Teks Bacaan:
Dewan Perwakilan Rakyat (DPR) dicurigai hendak melemahkan kemampuan Komisi Pemberantasan Korupsi (KPK) dalam menangani perkara korupsi. Kecurigaan diapungkan para pegiat antikorupsi sekaitan rencana Komisi Hukum DPR merevisi Undang-Undang Nomor 30 Tahun 2002 tentang KPK.
Mungkin kecurigaan itu beralasan. Barangkali juga tidak signifikan. Kita tak tahu persis karena muara dari kecurigaan itu mengacu pada draf rancangan revisi yang dipersiapkan Komisi Hukum DPR. Sedangkan draf adalah teks yang diniatkan sebagai teks hukum dan karenanya menjadi sebuah orde, sesuatu yang kelak akan disepakati sebagai konvensi terkait kinerja KPK di masa yang akan datang.

Data yang Diberikan:
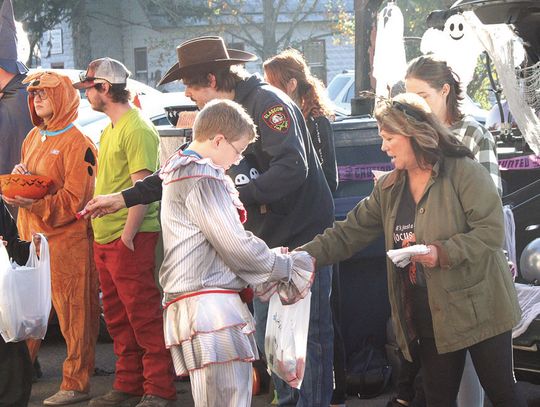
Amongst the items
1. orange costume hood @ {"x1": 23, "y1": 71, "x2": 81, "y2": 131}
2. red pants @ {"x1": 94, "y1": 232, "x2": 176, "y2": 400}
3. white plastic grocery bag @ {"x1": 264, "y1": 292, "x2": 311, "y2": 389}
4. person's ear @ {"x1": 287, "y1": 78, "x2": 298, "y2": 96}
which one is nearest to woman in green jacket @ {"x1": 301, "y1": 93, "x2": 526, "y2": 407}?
white plastic grocery bag @ {"x1": 264, "y1": 292, "x2": 311, "y2": 389}

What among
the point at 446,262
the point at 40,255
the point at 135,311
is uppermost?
the point at 446,262

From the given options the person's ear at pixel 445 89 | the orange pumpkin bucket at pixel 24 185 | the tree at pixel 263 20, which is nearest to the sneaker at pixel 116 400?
the orange pumpkin bucket at pixel 24 185

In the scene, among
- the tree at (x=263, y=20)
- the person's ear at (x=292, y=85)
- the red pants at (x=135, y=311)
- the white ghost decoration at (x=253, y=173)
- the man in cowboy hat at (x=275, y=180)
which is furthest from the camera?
the tree at (x=263, y=20)

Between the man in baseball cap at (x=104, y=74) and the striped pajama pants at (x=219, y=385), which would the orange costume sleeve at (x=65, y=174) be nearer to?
the man in baseball cap at (x=104, y=74)

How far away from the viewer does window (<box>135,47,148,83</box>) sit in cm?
3825

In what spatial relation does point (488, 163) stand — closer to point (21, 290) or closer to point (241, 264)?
point (241, 264)

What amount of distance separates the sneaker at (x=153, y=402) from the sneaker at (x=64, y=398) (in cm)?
50

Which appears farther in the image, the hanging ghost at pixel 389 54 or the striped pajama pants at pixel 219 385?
the hanging ghost at pixel 389 54

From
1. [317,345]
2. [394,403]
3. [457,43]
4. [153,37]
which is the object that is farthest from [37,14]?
[317,345]

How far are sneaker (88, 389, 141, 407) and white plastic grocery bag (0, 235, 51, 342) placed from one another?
699mm

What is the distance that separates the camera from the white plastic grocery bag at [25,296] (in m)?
5.43

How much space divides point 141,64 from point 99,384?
3259cm

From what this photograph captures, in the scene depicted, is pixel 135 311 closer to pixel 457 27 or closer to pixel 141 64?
pixel 457 27

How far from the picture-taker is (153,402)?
598cm
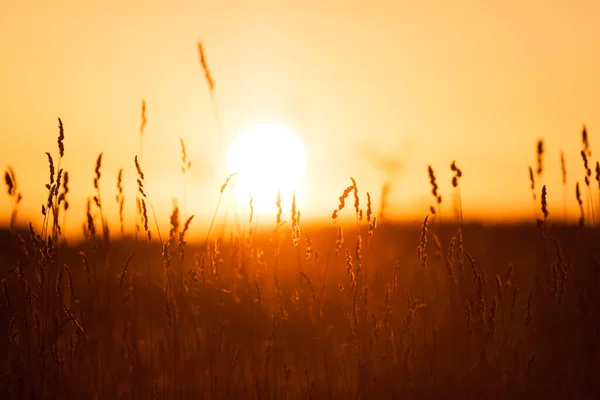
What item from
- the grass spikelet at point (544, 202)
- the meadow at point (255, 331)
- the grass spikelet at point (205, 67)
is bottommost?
the meadow at point (255, 331)

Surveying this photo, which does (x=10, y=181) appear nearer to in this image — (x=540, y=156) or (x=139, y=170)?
(x=139, y=170)

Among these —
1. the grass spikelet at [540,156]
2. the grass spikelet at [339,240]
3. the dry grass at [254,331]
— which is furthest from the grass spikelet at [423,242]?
the grass spikelet at [540,156]

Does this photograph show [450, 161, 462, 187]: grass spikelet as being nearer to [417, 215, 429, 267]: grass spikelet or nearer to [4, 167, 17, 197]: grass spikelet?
[417, 215, 429, 267]: grass spikelet

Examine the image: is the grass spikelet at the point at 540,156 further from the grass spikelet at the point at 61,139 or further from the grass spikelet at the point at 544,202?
the grass spikelet at the point at 61,139

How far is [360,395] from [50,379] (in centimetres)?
130

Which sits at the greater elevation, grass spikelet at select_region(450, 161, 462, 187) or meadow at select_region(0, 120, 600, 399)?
grass spikelet at select_region(450, 161, 462, 187)

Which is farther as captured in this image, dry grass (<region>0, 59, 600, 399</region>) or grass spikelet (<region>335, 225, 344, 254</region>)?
grass spikelet (<region>335, 225, 344, 254</region>)

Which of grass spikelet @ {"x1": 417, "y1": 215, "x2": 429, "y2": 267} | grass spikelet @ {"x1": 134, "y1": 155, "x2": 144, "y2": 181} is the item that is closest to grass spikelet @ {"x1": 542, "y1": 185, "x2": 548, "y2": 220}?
grass spikelet @ {"x1": 417, "y1": 215, "x2": 429, "y2": 267}

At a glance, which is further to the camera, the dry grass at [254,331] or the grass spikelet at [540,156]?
the grass spikelet at [540,156]

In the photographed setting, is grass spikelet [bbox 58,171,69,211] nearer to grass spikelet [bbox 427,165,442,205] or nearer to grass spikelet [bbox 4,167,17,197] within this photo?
grass spikelet [bbox 4,167,17,197]

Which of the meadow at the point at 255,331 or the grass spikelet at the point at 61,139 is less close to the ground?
the grass spikelet at the point at 61,139

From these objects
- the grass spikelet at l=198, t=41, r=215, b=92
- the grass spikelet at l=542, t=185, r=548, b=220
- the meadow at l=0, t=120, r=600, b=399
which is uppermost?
the grass spikelet at l=198, t=41, r=215, b=92

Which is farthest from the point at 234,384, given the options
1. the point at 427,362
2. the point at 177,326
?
the point at 427,362

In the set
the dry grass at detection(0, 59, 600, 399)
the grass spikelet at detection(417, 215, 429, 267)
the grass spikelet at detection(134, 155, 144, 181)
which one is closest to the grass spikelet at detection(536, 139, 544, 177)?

Yang Harus Dikerjakan:
1. Dalam teks bacaan, komisi DPR mana yang berencana merevisi Undang-Undang Nomor 30 Tahun 2002 tentang KPK?
2. Tolong ubah baris-baris catatan menjadi daftar bernomor tanpa baris kosong: mulai dari awal catatan dan berhenti setelah baris yang memuat "3. white plastic". Jangan sertakan gambar dalam jawaban.
Teks bacaan dan catatan tidak saling berhubungan.

Pembahasan Jawaban:
1. Komisi Hukum DPR.

2.
1. Amongst the items
2. 1. orange costume hood @ {"x1": 23, "y1": 71, "x2": 81, "y2": 131}
3. 2. red pants @ {"x1": 94, "y1": 232, "x2": 176, "y2": 400}
4. 3. white plastic grocery bag @ {"x1": 264, "y1": 292, "x2": 311, "y2": 389}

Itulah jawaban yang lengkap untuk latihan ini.